Friday, June 26, 2009
Okay, L7, Part II
Here's another thought I have about Michael Jackson:
The ridiculously gifted and amazing song-writer/performer he was back when he was young was one person.
And for some reason that we'll never understand, that person disappeared and was replaced by someone else. Someone who wasn't quite male, quite black, quite as gifted. He shape-shifted.
Not by spells or magic but with knives and scalpels and transplanted pieces of plastic.
The whole world watched as this happened. As his face melted and was shaped into something neither whole nor happy nor human. I can't say this enough- he was not quite human anymore. And that part of him that was human was so deep inside of him, so lost, that we never saw it again. We never heard it again. He became a persecuted soul who, if he had not been Michael Jackson, would have been living not in the most beautiful hotels and houses in the world, but in a prison or a psychiatric ward.

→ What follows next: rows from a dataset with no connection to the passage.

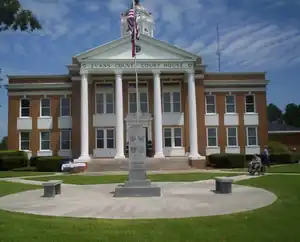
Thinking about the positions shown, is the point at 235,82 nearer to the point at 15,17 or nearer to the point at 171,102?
the point at 171,102

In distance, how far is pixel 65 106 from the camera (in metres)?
39.1

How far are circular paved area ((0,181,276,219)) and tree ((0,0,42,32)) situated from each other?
510 cm

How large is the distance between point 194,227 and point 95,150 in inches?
1181

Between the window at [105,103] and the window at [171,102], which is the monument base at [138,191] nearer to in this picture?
the window at [105,103]

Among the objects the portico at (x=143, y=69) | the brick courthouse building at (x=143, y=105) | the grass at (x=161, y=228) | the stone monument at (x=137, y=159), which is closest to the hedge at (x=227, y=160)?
the portico at (x=143, y=69)

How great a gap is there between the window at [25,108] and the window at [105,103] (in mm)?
7435

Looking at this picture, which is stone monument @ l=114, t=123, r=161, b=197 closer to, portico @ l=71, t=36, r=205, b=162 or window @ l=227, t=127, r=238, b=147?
portico @ l=71, t=36, r=205, b=162

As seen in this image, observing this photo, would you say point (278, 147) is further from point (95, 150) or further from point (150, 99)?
point (95, 150)

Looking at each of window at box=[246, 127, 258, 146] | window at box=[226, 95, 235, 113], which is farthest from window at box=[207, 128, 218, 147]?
window at box=[246, 127, 258, 146]

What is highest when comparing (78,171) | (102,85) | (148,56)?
(148,56)

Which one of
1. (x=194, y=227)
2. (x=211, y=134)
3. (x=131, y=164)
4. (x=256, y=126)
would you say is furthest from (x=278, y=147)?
(x=194, y=227)

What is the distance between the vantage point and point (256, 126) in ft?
130

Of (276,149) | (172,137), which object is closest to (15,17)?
(172,137)

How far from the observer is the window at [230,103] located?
1564 inches
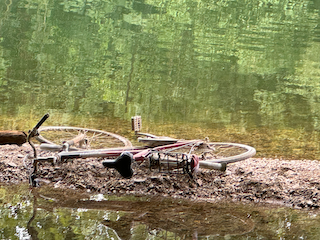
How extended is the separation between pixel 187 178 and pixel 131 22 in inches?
896

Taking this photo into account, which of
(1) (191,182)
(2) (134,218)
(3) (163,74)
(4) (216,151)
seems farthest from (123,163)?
(3) (163,74)

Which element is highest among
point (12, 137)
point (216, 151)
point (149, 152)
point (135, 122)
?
point (135, 122)

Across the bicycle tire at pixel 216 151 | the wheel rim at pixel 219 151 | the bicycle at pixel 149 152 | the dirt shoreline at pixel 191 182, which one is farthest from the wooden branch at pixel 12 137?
the wheel rim at pixel 219 151

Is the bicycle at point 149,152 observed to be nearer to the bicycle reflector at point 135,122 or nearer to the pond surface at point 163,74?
the bicycle reflector at point 135,122

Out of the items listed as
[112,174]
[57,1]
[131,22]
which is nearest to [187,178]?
[112,174]

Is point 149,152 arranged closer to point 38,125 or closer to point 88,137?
point 38,125

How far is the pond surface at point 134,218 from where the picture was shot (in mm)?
5281

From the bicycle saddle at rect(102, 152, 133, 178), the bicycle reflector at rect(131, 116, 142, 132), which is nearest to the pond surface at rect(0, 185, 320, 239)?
the bicycle saddle at rect(102, 152, 133, 178)

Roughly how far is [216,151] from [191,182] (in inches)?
46.8

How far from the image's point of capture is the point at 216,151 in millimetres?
7805

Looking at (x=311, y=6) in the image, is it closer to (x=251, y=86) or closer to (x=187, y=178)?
(x=251, y=86)

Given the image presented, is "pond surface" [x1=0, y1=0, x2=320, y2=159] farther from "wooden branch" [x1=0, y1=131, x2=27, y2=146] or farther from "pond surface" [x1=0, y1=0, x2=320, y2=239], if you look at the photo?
"wooden branch" [x1=0, y1=131, x2=27, y2=146]

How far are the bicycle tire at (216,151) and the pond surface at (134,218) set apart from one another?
2.93 ft

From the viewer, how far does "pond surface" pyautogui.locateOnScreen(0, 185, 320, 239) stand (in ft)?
17.3
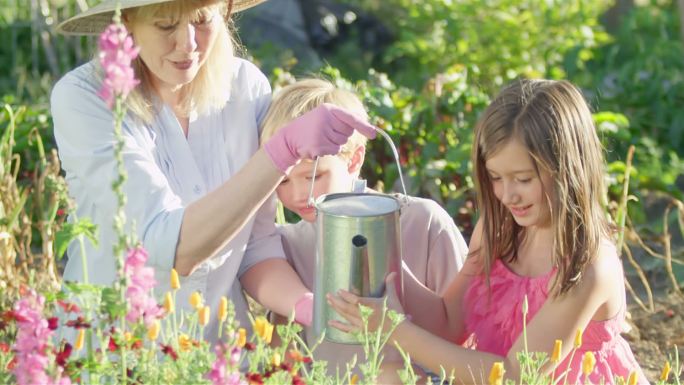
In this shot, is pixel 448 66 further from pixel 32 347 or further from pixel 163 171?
pixel 32 347

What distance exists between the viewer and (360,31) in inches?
308

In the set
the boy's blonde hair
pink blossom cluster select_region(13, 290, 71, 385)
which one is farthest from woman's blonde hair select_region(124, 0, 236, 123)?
pink blossom cluster select_region(13, 290, 71, 385)

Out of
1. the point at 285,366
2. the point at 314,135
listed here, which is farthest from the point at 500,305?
the point at 285,366

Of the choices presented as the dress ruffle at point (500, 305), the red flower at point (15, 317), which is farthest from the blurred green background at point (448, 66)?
the red flower at point (15, 317)

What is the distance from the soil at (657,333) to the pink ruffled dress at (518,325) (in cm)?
63

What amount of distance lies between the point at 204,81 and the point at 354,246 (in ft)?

The Michael Jackson who made us dance until we melted, who made us all so proud to be human because only humans can write and sing like that from the heart, can dance like that from the soul, died a long, long time ago.
And that Michael, I hope, was released yesterday.
I keep thinking about his children. Prince Michael? Blanket? What are their names? I think of them as being like those changelings, left in the nests of strange birds, fairy-children hidden among the children of the people. How will they exist now? They had no mothers and the not-human being who was their father is gone. The veils from their faces have been ripped off and I am not sure their eyes can stand the light of the real day.
I cannot quit thinking about the children, those changelings, those strange little people who have to live in this world now.
I dreamed last night that I was in a car that had gone off a cliff and I knew I was going to die. Instead of being frightened, I relaxed completely as the car (and it was dark green and the seats were velvet) soared through the air and I thought to myself, here we go. I wonder what it will be like, and I was so curious and not afraid at all.
I hope it was like that for Michael Jackson. I hope he soared and was not afraid.